RazrFalcon / roxmltree

Represent an XML document as a read-only tree.
Apache License 2.0
430 stars 38 forks source link

.text() fails to read an element's text if it contains just a Compatibility Ideograph, or fails to read it correctly if it starts with one #3

Closed wareya closed 5 years ago

wareya commented 5 years ago
<character>
<literal>欄</literal>
<literal>欄</literal>
</character>

For some reason .text() on a Node of the second tag fails to read the 欄. 欄 happens to be a compatibility codepoint for 欄 so I dropped 欄 in there as well. 欄 doesn't cause the error. The location doesn't matter. This is a cut down failure case I ran into trying to get some data out of a 15 megabyte (in XML) dictionary, no problems at all until this character, which is very close to the end of it.

code:

use std::fs::File;
use std::io::Read;
use std::collections::HashMap;

extern crate roxmltree;

fn load_to_string(fname : &str) -> std::io::Result<String>
{
    let mut file = File::open(fname)?;
    let mut string = String::new();
    file.read_to_string(&mut string)?;
    return Ok(string);
}

fn main() -> Result<(), std::io::Error>
{
    let kanjidic = load_to_string("kanjidic2.xml")?;
    println!("{}", kanjidic);
    let mut mapping = HashMap::<String, i64>::new();
    match roxmltree::Document::parse(&kanjidic) {
        Ok(doc) =>
        {
            for character in doc.root().descendants().filter(|element| element.has_tag_name("character"))
            {
                for property in character.descendants().filter(|element| element.is_element())
                {
                    if property.has_tag_name("literal")
                    {
                        if let Some(text) = property.text()
                        {
                            //
                        }
                        else
                        {
                            panic!("literal at line {} position {} does not have recognizable text", property.node_pos().row, property.node_pos().col);
                        }
                    }
                }
            }
        }
        Err(e) =>
        {
            panic!("failed to parse: {:?}", e);
        }
    }

    Ok(())
}
wareya commented 5 years ago

Looks like it breaks on other compatibility ideographs too, like 蘭 and 卵.

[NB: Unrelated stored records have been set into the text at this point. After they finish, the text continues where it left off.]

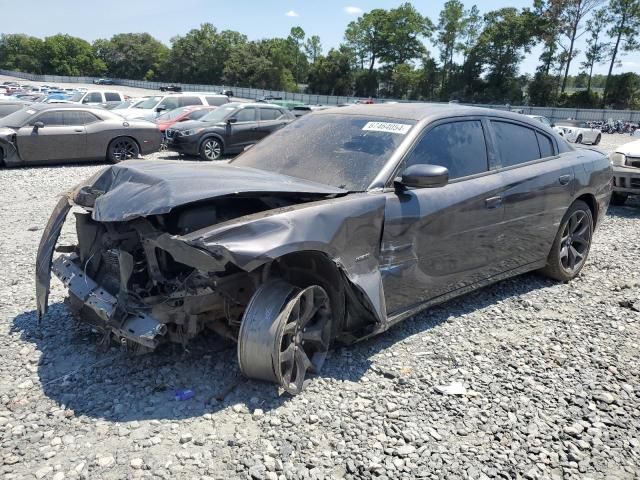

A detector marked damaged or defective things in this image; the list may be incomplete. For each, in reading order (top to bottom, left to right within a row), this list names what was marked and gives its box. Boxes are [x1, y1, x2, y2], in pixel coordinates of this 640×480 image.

crumpled hood [72, 160, 348, 222]
crumpled hood [616, 138, 640, 157]
damaged dodge charger [36, 105, 616, 394]
broken bumper [52, 255, 165, 348]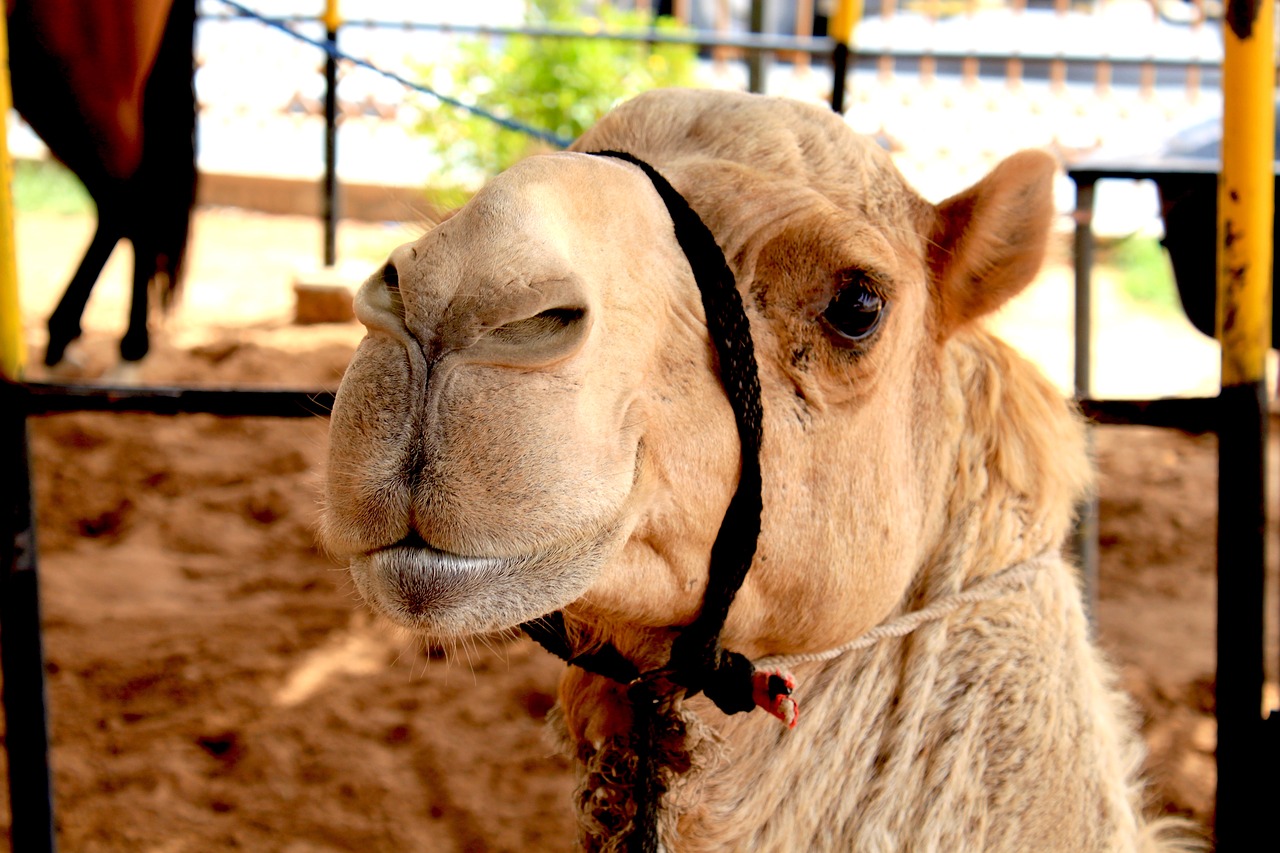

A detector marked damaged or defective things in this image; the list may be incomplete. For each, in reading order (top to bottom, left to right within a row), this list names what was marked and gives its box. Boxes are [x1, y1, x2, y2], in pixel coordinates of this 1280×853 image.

rusty metal pole [1213, 0, 1274, 845]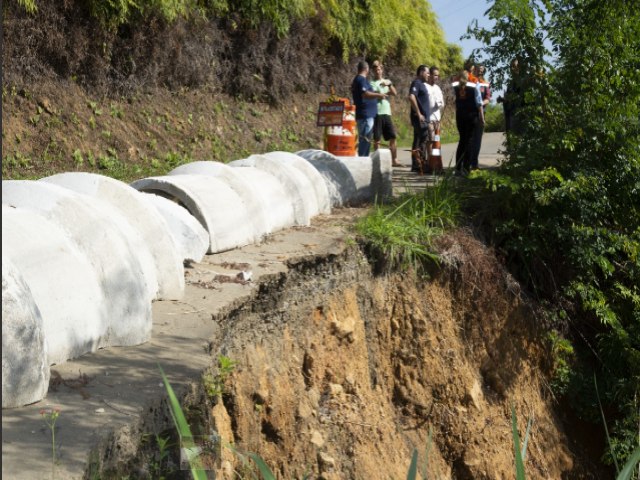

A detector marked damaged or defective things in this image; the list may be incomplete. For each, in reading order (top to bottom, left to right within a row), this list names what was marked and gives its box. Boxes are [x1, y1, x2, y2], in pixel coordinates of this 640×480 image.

landslide damage [89, 231, 600, 478]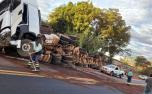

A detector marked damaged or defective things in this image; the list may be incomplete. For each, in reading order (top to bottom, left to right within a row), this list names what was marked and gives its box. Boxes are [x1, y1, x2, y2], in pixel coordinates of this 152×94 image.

overturned truck [0, 0, 40, 56]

If the character is preceded by ascii, like \ 卵\, it finds the whole text. If it's succeeded by ascii, like \卵 \, it fails to find the whole text and just silently returns just the ascii.

RazrFalcon commented 5 years ago

Hmm... libxml2 (via lxml) also parses it differently:

Document:
  - Element:
      tag_name: character
      children:
        - Text: "\n"
        - Element:
            tag_name: literal
            children:
              - Text: "\u6b04"
        - Element:
            tag_name: literal
            children:
              - Text: "\uf91d"
        - Text: "\n"

You can try it yourself using testing-tools/lxml-ast.py.

RazrFalcon commented 5 years ago

But it should be empty anyway...

RazrFalcon commented 5 years ago

Do'h! It's actually an xmlparser bug. 欄 starts with 0xEF, which xmlparser treats as UTF-8 BOM start... Will fix it soon.

RazrFalcon commented 5 years ago

Fixed via https://github.com/RazrFalcon/xmlparser/commit/409aedd1b4bf2d4b3695d9c6303ea241841b5de8

RazrFalcon commented 5 years ago

Published v0.2.0. It also has some breaking changes.